● The problem:
Could you reproduce every one of the rows below, line for line, without changing a single character?

* begin *

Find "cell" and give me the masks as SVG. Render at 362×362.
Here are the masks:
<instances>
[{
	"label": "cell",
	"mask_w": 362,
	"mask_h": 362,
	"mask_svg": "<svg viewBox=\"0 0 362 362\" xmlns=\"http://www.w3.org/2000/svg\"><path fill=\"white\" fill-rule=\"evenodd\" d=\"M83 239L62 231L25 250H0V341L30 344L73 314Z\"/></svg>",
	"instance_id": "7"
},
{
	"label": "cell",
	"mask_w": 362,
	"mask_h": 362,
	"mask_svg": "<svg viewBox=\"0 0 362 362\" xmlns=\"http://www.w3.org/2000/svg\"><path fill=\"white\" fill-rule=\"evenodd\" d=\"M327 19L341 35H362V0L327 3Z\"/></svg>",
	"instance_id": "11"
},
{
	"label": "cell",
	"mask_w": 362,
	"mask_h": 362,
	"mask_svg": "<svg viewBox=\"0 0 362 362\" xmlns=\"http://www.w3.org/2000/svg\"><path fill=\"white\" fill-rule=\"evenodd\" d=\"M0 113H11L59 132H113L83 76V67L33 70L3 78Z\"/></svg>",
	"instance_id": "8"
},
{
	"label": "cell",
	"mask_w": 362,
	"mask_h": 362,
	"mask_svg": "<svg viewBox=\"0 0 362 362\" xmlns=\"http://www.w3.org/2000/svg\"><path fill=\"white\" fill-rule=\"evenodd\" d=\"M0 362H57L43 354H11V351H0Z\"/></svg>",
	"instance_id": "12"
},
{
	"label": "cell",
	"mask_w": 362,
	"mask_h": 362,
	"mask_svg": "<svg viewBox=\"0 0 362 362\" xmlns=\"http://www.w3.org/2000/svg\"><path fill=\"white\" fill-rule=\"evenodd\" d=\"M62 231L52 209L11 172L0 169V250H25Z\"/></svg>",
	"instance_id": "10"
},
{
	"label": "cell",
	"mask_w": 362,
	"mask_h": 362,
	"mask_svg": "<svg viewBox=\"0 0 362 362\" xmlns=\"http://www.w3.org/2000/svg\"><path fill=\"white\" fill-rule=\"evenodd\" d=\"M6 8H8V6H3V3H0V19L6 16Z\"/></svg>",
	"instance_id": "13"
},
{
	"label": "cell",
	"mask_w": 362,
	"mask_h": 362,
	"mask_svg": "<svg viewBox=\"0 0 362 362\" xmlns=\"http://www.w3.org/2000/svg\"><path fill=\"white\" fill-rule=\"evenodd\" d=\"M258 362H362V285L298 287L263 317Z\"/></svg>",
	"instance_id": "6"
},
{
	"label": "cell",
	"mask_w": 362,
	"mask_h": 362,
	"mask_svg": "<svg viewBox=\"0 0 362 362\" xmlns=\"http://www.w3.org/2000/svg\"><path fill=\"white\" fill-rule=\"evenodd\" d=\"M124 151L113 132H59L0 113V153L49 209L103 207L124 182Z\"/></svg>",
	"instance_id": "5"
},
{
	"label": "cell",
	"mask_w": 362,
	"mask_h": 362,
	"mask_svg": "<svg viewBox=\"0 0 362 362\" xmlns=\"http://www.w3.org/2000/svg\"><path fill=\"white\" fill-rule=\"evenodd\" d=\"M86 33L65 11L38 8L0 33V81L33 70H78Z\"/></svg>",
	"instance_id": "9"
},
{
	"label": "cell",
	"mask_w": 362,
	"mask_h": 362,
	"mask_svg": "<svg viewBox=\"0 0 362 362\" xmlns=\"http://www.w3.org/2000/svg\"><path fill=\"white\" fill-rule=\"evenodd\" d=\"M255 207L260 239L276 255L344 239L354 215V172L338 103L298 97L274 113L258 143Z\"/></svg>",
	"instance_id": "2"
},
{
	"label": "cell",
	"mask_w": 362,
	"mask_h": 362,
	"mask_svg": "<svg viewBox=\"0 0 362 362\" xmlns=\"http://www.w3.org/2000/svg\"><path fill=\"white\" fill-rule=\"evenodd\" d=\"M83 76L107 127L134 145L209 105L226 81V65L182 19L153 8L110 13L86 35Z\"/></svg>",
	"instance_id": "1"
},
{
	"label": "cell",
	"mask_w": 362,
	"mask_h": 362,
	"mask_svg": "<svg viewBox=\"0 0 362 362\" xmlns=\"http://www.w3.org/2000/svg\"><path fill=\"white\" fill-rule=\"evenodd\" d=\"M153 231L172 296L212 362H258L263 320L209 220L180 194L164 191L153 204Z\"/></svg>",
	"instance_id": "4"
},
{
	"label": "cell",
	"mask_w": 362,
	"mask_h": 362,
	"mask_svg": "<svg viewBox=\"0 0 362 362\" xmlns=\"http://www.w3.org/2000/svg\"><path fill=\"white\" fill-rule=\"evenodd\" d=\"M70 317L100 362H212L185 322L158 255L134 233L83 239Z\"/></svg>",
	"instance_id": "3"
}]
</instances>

* end *

● Result:
Find "cell" and give me the masks as SVG. Render at 362×362.
Here are the masks:
<instances>
[{
	"label": "cell",
	"mask_w": 362,
	"mask_h": 362,
	"mask_svg": "<svg viewBox=\"0 0 362 362\" xmlns=\"http://www.w3.org/2000/svg\"><path fill=\"white\" fill-rule=\"evenodd\" d=\"M83 239L62 231L25 250H0V341L30 344L73 314Z\"/></svg>",
	"instance_id": "7"
},
{
	"label": "cell",
	"mask_w": 362,
	"mask_h": 362,
	"mask_svg": "<svg viewBox=\"0 0 362 362\" xmlns=\"http://www.w3.org/2000/svg\"><path fill=\"white\" fill-rule=\"evenodd\" d=\"M327 19L341 35H362V0L327 3Z\"/></svg>",
	"instance_id": "11"
},
{
	"label": "cell",
	"mask_w": 362,
	"mask_h": 362,
	"mask_svg": "<svg viewBox=\"0 0 362 362\" xmlns=\"http://www.w3.org/2000/svg\"><path fill=\"white\" fill-rule=\"evenodd\" d=\"M0 113H11L59 132H113L83 76V67L33 70L3 78Z\"/></svg>",
	"instance_id": "8"
},
{
	"label": "cell",
	"mask_w": 362,
	"mask_h": 362,
	"mask_svg": "<svg viewBox=\"0 0 362 362\" xmlns=\"http://www.w3.org/2000/svg\"><path fill=\"white\" fill-rule=\"evenodd\" d=\"M0 362H57L43 354H11V351H0Z\"/></svg>",
	"instance_id": "12"
},
{
	"label": "cell",
	"mask_w": 362,
	"mask_h": 362,
	"mask_svg": "<svg viewBox=\"0 0 362 362\" xmlns=\"http://www.w3.org/2000/svg\"><path fill=\"white\" fill-rule=\"evenodd\" d=\"M62 231L52 209L11 172L0 169V250H25Z\"/></svg>",
	"instance_id": "10"
},
{
	"label": "cell",
	"mask_w": 362,
	"mask_h": 362,
	"mask_svg": "<svg viewBox=\"0 0 362 362\" xmlns=\"http://www.w3.org/2000/svg\"><path fill=\"white\" fill-rule=\"evenodd\" d=\"M6 8H8V6H3V3H0V19L6 16Z\"/></svg>",
	"instance_id": "13"
},
{
	"label": "cell",
	"mask_w": 362,
	"mask_h": 362,
	"mask_svg": "<svg viewBox=\"0 0 362 362\" xmlns=\"http://www.w3.org/2000/svg\"><path fill=\"white\" fill-rule=\"evenodd\" d=\"M258 362H362V285L298 287L263 317Z\"/></svg>",
	"instance_id": "6"
},
{
	"label": "cell",
	"mask_w": 362,
	"mask_h": 362,
	"mask_svg": "<svg viewBox=\"0 0 362 362\" xmlns=\"http://www.w3.org/2000/svg\"><path fill=\"white\" fill-rule=\"evenodd\" d=\"M124 151L113 132H59L0 113V153L49 209L103 207L124 182Z\"/></svg>",
	"instance_id": "5"
},
{
	"label": "cell",
	"mask_w": 362,
	"mask_h": 362,
	"mask_svg": "<svg viewBox=\"0 0 362 362\" xmlns=\"http://www.w3.org/2000/svg\"><path fill=\"white\" fill-rule=\"evenodd\" d=\"M86 33L65 11L38 8L0 33V81L33 70H78Z\"/></svg>",
	"instance_id": "9"
},
{
	"label": "cell",
	"mask_w": 362,
	"mask_h": 362,
	"mask_svg": "<svg viewBox=\"0 0 362 362\" xmlns=\"http://www.w3.org/2000/svg\"><path fill=\"white\" fill-rule=\"evenodd\" d=\"M255 207L260 239L276 255L344 239L354 215V172L338 103L298 97L274 113L258 143Z\"/></svg>",
	"instance_id": "2"
},
{
	"label": "cell",
	"mask_w": 362,
	"mask_h": 362,
	"mask_svg": "<svg viewBox=\"0 0 362 362\" xmlns=\"http://www.w3.org/2000/svg\"><path fill=\"white\" fill-rule=\"evenodd\" d=\"M83 76L107 127L134 145L209 105L226 81V65L182 19L153 8L110 13L86 35Z\"/></svg>",
	"instance_id": "1"
},
{
	"label": "cell",
	"mask_w": 362,
	"mask_h": 362,
	"mask_svg": "<svg viewBox=\"0 0 362 362\" xmlns=\"http://www.w3.org/2000/svg\"><path fill=\"white\" fill-rule=\"evenodd\" d=\"M153 231L172 296L212 362H258L263 320L209 220L180 194L164 191L153 204Z\"/></svg>",
	"instance_id": "4"
},
{
	"label": "cell",
	"mask_w": 362,
	"mask_h": 362,
	"mask_svg": "<svg viewBox=\"0 0 362 362\" xmlns=\"http://www.w3.org/2000/svg\"><path fill=\"white\" fill-rule=\"evenodd\" d=\"M70 317L100 362H212L185 322L158 255L134 233L83 239Z\"/></svg>",
	"instance_id": "3"
}]
</instances>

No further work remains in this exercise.